I looked ahead to the bright light, to heaven and noticed a smaller bright light separate and begin to come toward me. As this smaller bright light approached I discovered it was much bigger than I. It stopped before me and as it did I understood that it wanted me to return, that my time hadn’t come yet.

I said “No”. I was very comfortable, more comfortable and more at peace than I had ever felt before. I wanted to continue into the white light on the distant horizon where I knew I would find unconditional love and total acceptance. I tried to move ahead, to go around the light before me that was blocking my path, but I could not. I could not move at all. Again the light said I must return. I replied that there was no way I was going back, that that body was battered and bruised. It would experience excruciating physical pain from the injuries sustained in the car wreck and, I knew, it would experience excruciating emotional pain that it might not survive in the years ahead.

So I refused to return, asking instead to be allowed to continue into the white light. But the being before me said no, that I must return, that my work was not yet done, and with that I found myself hovering over my battered, bruised body and a split second later, I was within.

I could say that things were different. In some ways they were. In many ways, things remained much as they had always been. My injuries required months of recovery. As I recovered, I thought about the meaning of our existence and why all of us are here.

Famines, natural disasters, plane crashes, wars in the Mideast kill thousands, warlords in east Africa kill thousands more. A young couple on a date are gunned down in a drive by shooting in Boston. Both die. A gunman opens fire at a shopping mall killing 5. A troubled student with an assault rifle kills 32 other students before taking his own life.

We all know the list could go on and on. And it does. Perhaps you know of a situation from your own community, church or neighborhood. Perhaps you know of a tragedy from your own life. Most of us do. These all seem to be senseless, meaningless human tragedies.

From a natural disaster in New Orleans to a tsunami in Indonesia that kills over 100,000, the question “Why does God allow this?” has been repeated over and over again throughout the existence of humanity upon this earth.

################

WHAT TO WORK ON:
1. Answer these questions about the near-death account.
(a) What did the narrator understand the smaller bright light wanted?
(b) How many other students did the troubled student with an assault rifle kill?
(c) In which country did the tsunami happen, and how many did it kill?
2. Transcribe a passage of the near-death account word for word, starting with "Famines, natural disasters, plane" and going on through "his own life.".
The items are separate material and have no connection to the near-death account.

DATA SECTION:
################

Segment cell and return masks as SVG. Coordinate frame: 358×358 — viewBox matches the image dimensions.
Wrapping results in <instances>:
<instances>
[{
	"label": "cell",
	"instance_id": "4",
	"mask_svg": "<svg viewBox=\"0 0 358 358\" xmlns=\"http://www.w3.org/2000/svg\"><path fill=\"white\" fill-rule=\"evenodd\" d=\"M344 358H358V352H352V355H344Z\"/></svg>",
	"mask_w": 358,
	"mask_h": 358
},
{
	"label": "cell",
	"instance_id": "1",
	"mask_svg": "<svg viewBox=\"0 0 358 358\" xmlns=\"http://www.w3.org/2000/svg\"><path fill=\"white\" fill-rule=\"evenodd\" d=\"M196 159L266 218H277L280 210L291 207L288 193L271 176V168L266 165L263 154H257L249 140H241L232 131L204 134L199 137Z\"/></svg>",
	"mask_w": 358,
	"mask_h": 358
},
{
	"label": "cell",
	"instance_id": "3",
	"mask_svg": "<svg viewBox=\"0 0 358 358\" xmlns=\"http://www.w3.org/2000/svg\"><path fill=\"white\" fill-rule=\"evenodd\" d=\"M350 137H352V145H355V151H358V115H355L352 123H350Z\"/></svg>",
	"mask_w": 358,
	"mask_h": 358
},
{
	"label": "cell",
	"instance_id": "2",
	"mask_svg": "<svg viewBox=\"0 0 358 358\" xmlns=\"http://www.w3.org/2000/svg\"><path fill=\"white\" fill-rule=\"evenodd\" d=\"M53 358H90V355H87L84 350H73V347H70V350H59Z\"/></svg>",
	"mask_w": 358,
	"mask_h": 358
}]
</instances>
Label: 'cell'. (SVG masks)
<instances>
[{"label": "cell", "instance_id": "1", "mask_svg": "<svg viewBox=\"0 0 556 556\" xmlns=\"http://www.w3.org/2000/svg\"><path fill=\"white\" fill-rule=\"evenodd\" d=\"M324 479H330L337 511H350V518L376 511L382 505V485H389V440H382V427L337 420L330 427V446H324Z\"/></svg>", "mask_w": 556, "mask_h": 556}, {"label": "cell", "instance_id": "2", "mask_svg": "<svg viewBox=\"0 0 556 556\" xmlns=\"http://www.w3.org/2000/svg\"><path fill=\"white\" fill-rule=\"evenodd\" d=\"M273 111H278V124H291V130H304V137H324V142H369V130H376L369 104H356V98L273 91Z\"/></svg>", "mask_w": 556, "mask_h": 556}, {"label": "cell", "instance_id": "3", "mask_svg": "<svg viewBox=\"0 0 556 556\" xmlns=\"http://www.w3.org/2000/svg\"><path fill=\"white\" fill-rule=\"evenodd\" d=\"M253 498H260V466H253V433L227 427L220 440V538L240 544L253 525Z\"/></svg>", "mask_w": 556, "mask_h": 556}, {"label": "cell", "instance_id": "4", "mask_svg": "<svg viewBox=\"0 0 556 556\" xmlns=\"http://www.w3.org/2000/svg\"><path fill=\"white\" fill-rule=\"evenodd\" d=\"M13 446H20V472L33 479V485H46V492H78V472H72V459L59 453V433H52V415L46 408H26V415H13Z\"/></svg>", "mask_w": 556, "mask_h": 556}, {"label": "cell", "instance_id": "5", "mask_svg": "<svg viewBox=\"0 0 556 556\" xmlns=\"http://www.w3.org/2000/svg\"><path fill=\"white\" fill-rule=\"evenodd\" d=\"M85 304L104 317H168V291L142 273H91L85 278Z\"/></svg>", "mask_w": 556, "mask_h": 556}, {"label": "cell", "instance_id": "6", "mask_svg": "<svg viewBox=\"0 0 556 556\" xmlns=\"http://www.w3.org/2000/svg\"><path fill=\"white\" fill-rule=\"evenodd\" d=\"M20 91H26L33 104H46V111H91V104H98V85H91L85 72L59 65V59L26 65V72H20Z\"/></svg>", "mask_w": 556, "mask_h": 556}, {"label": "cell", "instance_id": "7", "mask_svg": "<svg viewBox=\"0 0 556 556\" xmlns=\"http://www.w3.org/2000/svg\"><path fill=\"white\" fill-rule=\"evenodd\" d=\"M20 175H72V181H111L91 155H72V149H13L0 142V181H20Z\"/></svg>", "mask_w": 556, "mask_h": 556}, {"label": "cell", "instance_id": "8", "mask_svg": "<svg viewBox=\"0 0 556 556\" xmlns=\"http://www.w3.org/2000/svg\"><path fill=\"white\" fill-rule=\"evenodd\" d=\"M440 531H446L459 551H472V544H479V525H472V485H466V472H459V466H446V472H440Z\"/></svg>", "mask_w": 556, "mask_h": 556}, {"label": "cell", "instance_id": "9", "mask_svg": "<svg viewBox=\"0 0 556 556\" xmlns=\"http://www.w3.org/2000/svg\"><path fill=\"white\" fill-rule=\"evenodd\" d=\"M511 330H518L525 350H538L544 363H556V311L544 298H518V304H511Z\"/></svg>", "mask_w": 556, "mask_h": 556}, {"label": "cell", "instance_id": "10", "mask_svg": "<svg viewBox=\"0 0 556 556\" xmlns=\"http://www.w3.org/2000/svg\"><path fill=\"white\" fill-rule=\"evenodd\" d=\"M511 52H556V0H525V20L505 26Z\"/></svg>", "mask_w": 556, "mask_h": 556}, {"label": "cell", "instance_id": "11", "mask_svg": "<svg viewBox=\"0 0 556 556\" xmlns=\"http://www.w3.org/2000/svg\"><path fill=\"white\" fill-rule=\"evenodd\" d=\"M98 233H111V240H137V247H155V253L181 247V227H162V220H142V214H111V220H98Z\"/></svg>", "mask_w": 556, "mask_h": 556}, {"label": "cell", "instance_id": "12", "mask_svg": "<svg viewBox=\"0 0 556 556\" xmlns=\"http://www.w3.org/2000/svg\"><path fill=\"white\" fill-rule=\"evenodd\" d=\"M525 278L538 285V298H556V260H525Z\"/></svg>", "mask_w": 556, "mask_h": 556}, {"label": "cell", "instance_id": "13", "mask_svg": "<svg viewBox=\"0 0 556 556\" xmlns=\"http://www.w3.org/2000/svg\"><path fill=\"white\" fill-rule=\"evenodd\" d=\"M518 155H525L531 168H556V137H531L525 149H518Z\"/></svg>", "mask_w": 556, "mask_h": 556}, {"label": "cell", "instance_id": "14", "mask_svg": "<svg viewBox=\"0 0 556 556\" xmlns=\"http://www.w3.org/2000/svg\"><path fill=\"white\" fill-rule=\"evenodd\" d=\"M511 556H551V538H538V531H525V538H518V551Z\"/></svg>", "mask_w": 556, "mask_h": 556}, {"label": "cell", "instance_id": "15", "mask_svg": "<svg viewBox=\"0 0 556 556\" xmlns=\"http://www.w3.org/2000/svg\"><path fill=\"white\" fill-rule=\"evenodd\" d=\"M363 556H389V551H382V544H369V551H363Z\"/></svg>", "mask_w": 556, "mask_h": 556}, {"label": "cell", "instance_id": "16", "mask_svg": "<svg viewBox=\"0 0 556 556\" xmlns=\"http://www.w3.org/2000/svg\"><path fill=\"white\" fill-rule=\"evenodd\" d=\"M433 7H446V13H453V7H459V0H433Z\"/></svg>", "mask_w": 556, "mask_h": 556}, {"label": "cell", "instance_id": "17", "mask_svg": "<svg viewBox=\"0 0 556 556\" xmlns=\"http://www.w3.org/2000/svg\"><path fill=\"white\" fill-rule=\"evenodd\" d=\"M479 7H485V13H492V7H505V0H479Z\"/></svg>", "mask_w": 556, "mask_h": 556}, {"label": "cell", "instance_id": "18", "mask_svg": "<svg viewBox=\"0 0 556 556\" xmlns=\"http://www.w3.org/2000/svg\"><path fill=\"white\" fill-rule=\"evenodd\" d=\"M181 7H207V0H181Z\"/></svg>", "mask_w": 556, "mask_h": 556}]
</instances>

################

SOLUTIONS TO THE PROBLEMS:
1.
(a) It wanted the narrator to return, because the narrator's time hadn't come yet.
(b) 32.
(c) Indonesia; it killed over 100,000.

2.
Famines, natural disasters, plane crashes, wars in the Mideast kill thousands, warlords in east Africa kill thousands more. A young couple on a date are gunned down in a drive by shooting in Boston. Both die. A gunman opens fire at a shopping mall killing 5. A troubled student with an assault rifle kills 32 other students before taking his own life.